--- Begin RECORD SET ---
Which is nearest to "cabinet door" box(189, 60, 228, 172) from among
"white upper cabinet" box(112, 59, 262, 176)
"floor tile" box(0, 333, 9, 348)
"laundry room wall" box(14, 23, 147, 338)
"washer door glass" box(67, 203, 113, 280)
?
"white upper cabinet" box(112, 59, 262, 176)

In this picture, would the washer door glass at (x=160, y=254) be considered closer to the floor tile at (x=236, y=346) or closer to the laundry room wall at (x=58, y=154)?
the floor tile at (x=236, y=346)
--- End RECORD SET ---
--- Begin RECORD SET ---
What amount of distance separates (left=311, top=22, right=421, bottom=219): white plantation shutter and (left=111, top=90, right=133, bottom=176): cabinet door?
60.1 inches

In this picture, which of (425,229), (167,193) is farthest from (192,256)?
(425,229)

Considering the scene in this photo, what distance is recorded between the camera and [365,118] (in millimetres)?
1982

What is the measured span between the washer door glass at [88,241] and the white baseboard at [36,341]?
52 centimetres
--- End RECORD SET ---
Which lines in the entries above contain the string "floor"? Show each of them in full, and treat uppercase and lowercase as different.

EXERCISE RESPONSE →
"floor tile" box(0, 333, 9, 348)
In this picture, would the washer door glass at (x=160, y=254) be considered closer to the floor tile at (x=236, y=346) or closer to the laundry room wall at (x=58, y=154)?
the floor tile at (x=236, y=346)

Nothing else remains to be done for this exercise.